§ **THE TASK**:
Retype, exactly as they stand, the lines from the start of the data to the line that contains "White Football Match Day Mug HM2797", both ends included. Leave the pictures out.

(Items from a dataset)
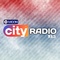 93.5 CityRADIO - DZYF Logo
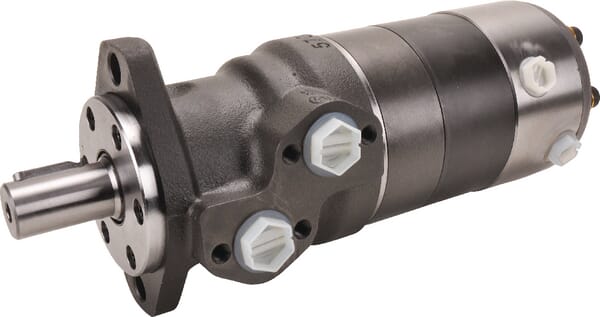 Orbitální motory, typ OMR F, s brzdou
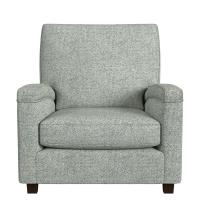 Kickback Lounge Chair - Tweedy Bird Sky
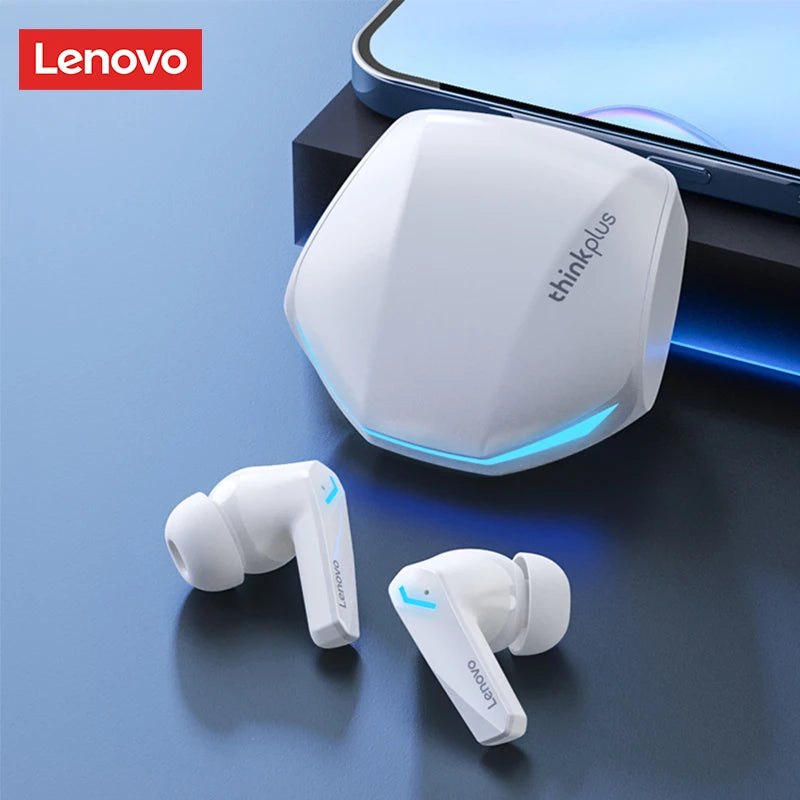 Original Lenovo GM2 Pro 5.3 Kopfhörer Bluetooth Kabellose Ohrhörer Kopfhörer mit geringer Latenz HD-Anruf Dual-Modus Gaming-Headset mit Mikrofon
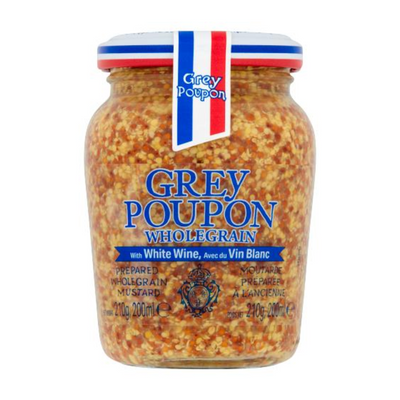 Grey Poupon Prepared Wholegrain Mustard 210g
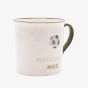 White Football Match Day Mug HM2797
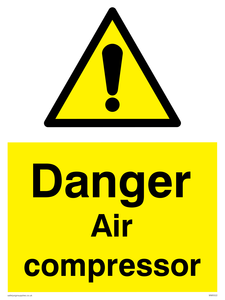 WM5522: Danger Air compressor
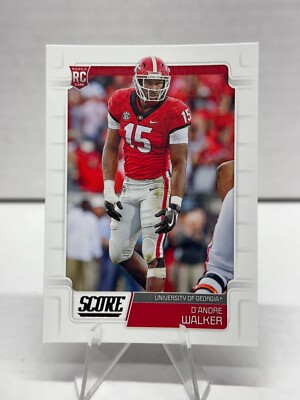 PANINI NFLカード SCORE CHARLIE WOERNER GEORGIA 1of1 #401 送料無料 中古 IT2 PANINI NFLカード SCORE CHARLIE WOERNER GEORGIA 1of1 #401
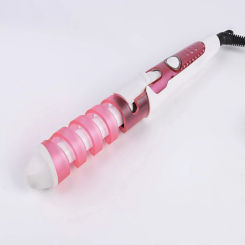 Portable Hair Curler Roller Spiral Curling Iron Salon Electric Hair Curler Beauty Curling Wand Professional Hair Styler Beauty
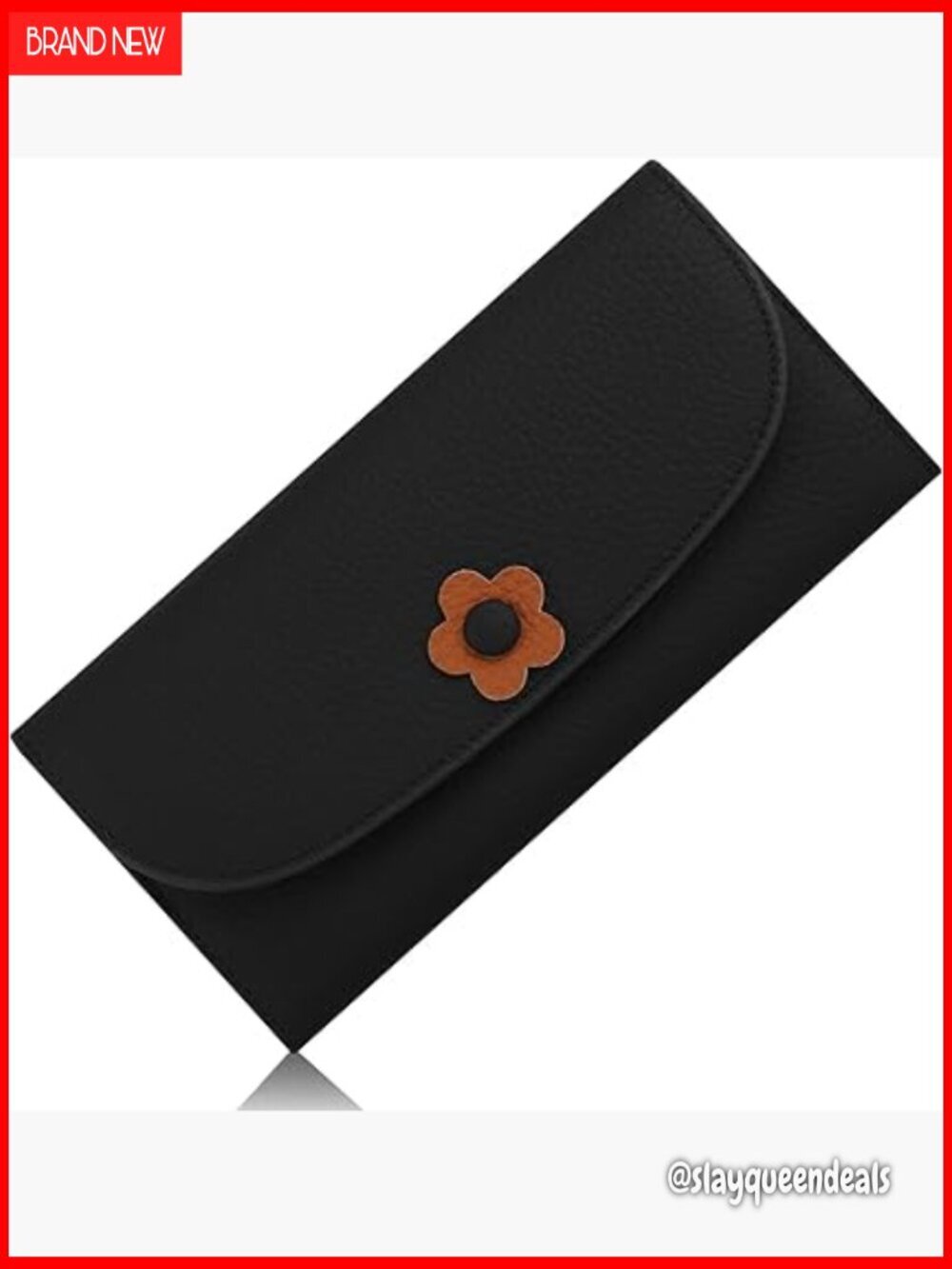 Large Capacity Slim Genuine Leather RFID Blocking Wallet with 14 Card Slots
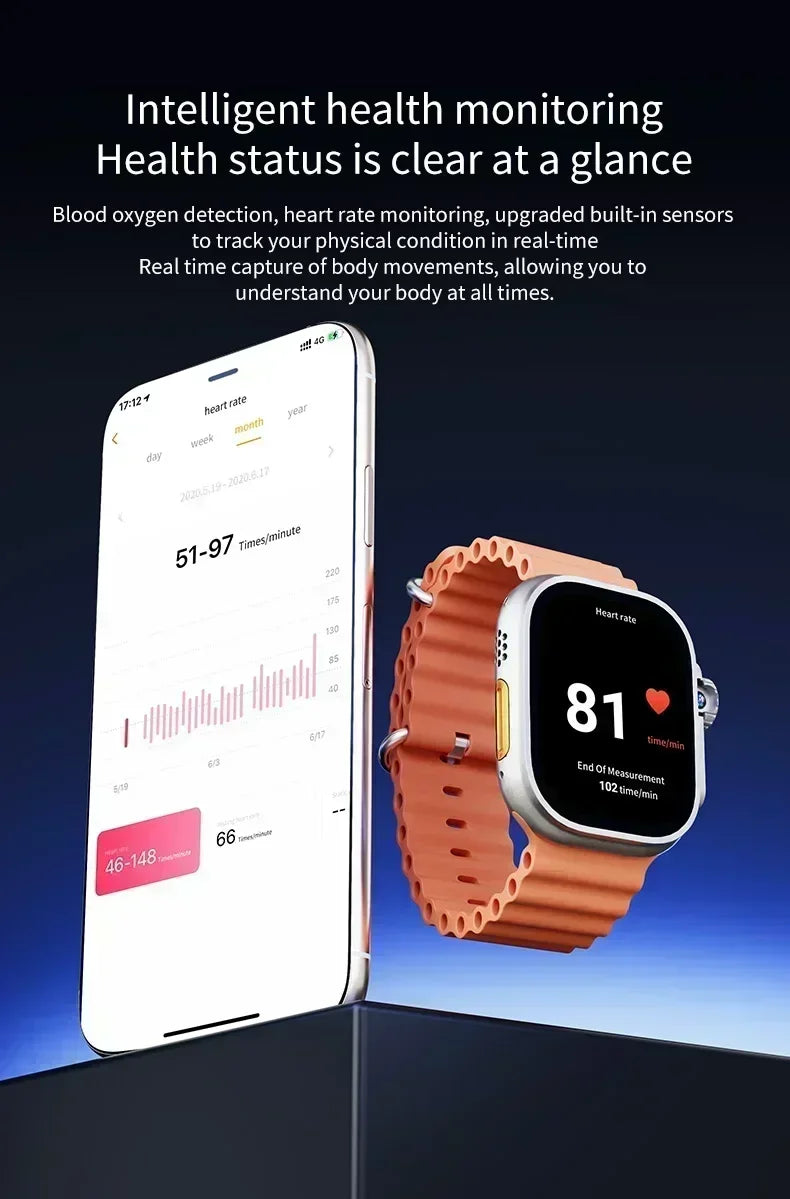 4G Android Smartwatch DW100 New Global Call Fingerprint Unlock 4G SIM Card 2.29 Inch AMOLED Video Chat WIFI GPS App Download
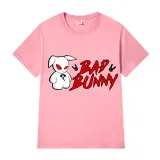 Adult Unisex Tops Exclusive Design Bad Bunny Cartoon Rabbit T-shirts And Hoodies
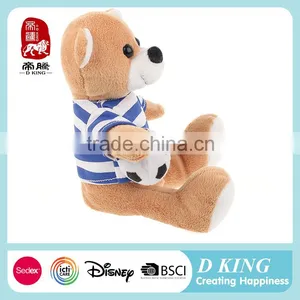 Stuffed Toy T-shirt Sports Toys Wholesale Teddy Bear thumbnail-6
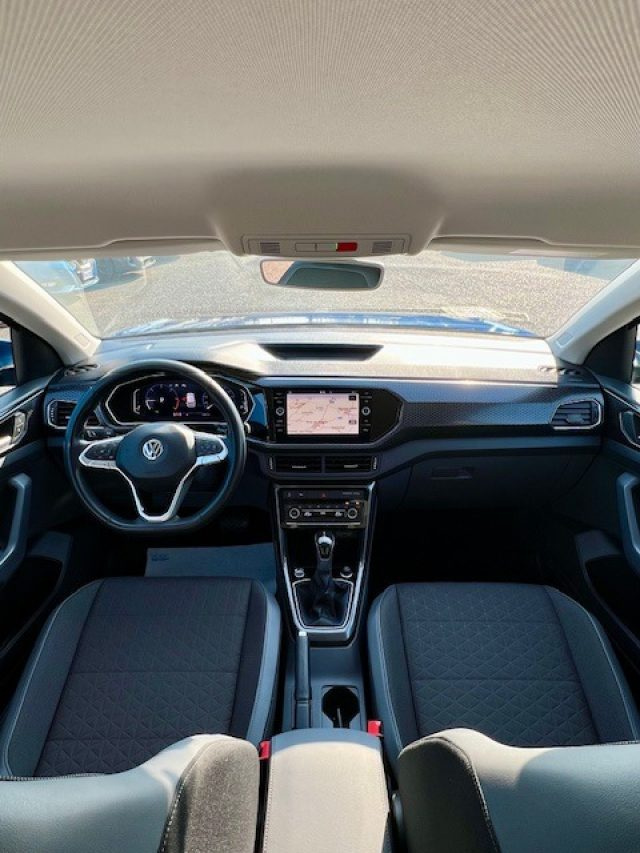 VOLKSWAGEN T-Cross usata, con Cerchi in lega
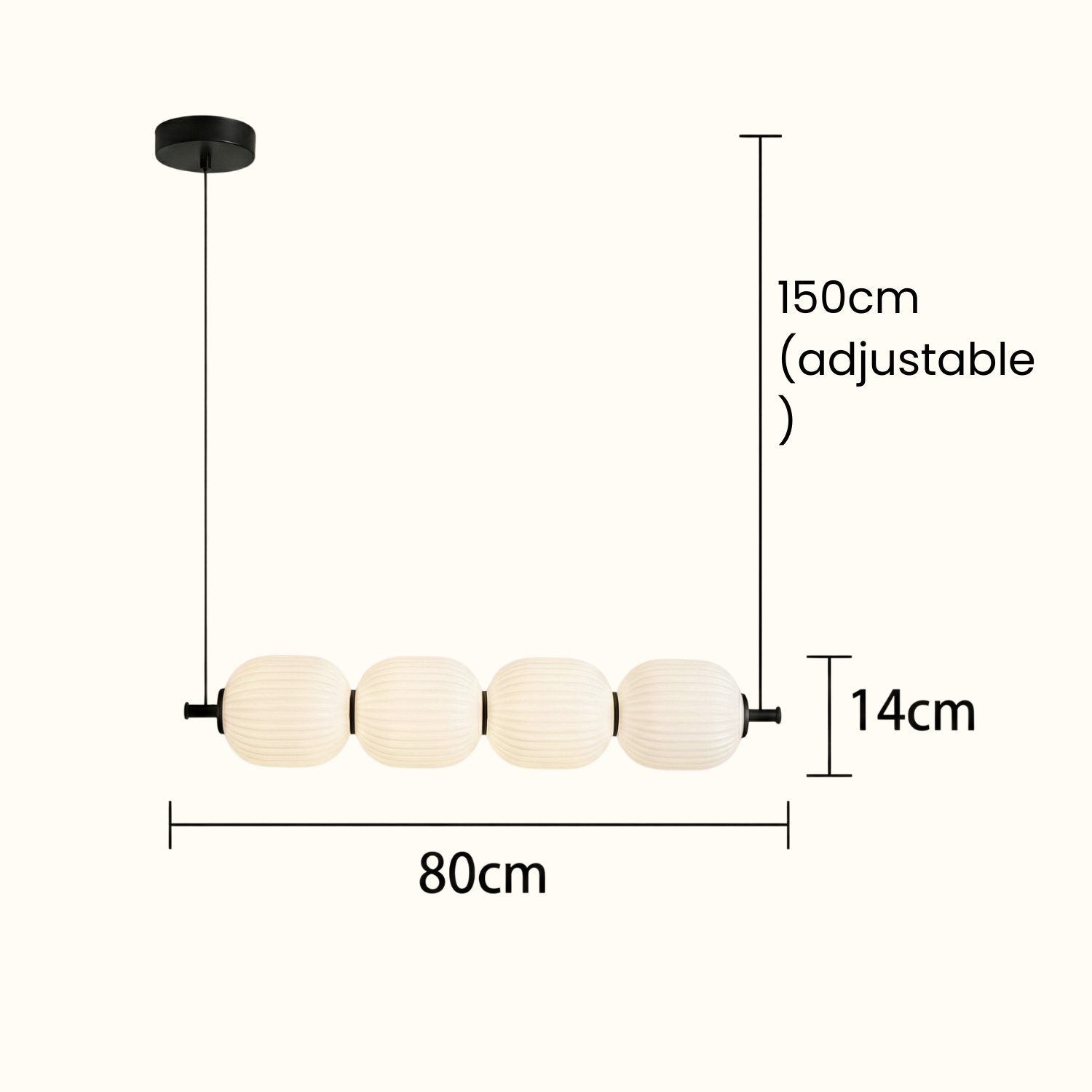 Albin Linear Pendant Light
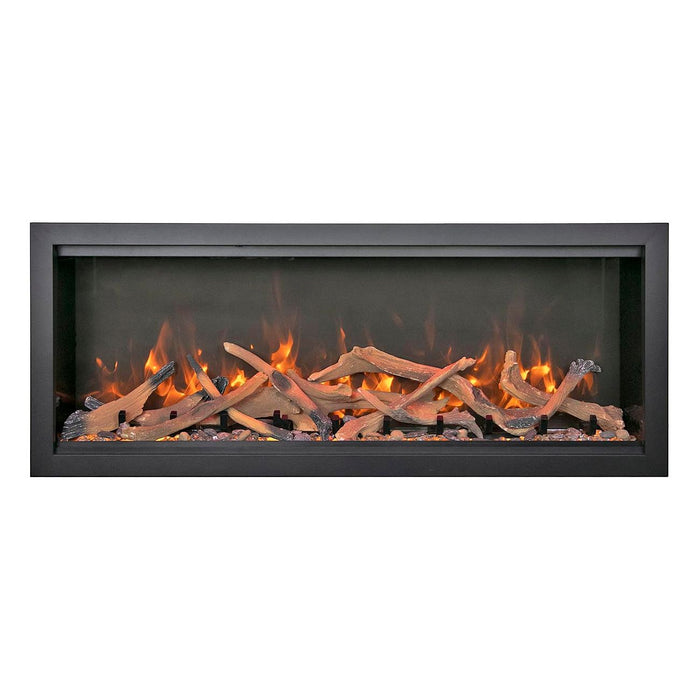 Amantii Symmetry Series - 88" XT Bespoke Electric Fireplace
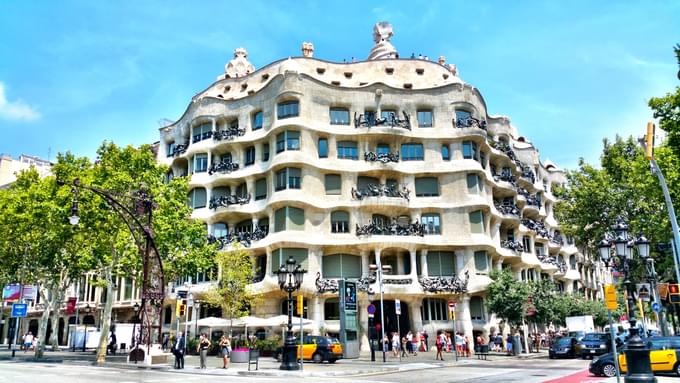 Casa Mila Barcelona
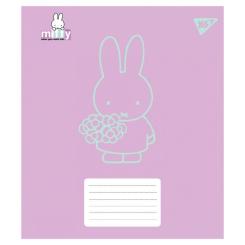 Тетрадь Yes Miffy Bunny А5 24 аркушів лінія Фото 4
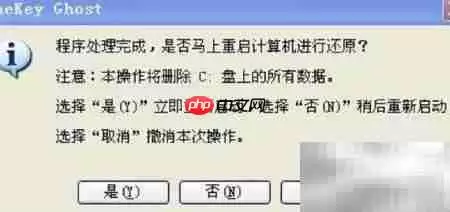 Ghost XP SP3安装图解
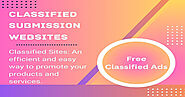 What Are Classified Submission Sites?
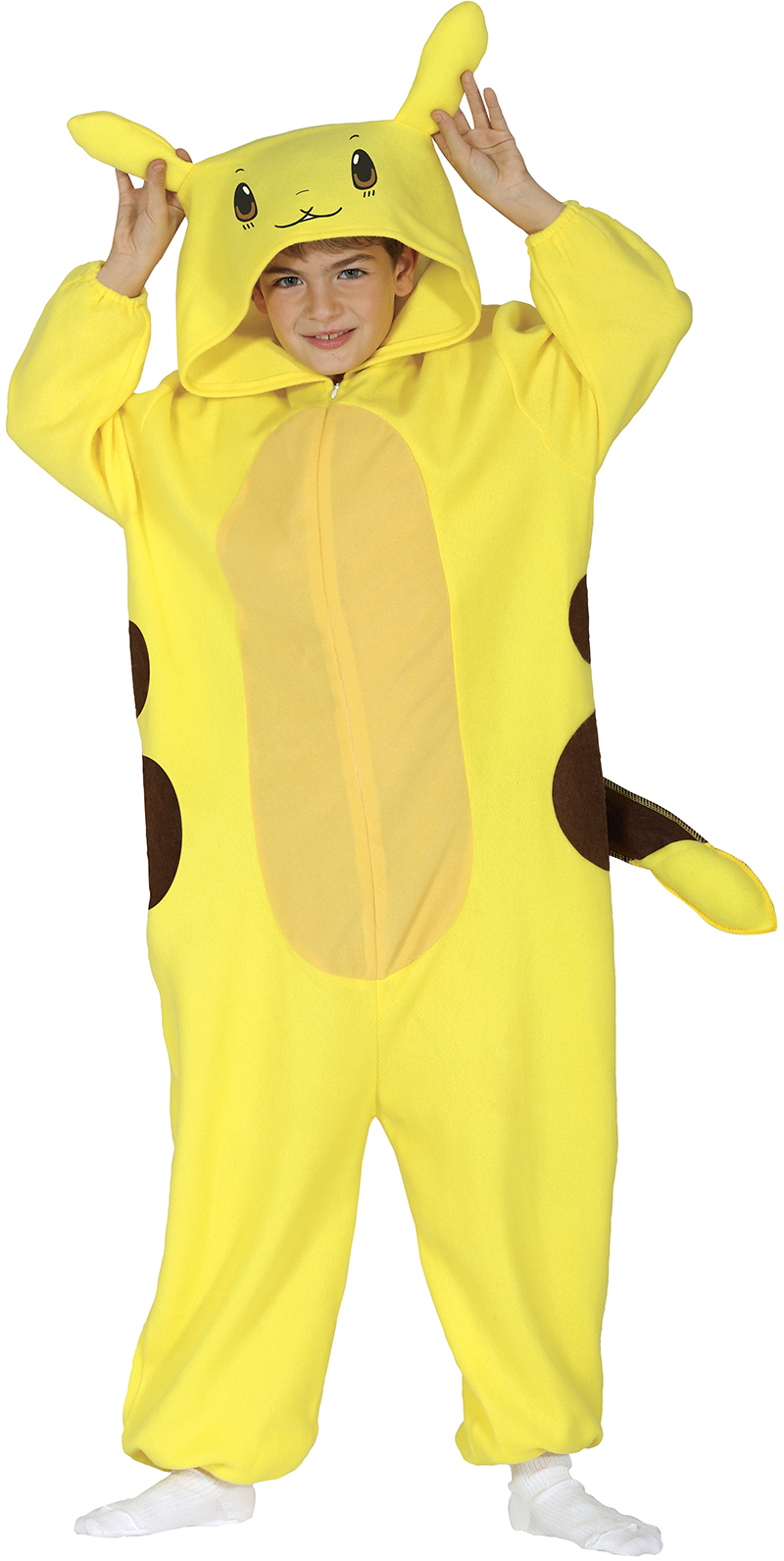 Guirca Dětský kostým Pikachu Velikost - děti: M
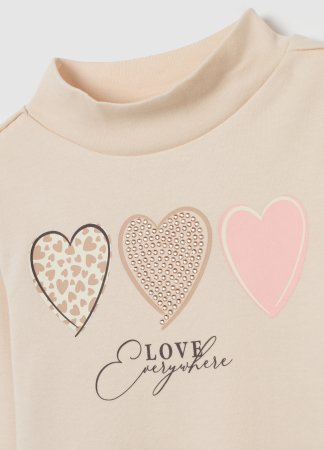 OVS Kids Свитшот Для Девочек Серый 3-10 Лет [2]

§ **WRITTEN ANSWER**:
 93.5 CityRADIO - DZYF Logo
 Orbitální motory, typ OMR F, s brzdou
 Kickback Lounge Chair - Tweedy Bird Sky
 Original Lenovo GM2 Pro 5.3 Kopfhörer Bluetooth Kabellose Ohrhörer Kopfhörer mit geringer Latenz HD-Anruf Dual-Modus Gaming-Headset mit Mikrofon
 Grey Poupon Prepared Wholegrain Mustard 210g
 White Football Match Day Mug HM2797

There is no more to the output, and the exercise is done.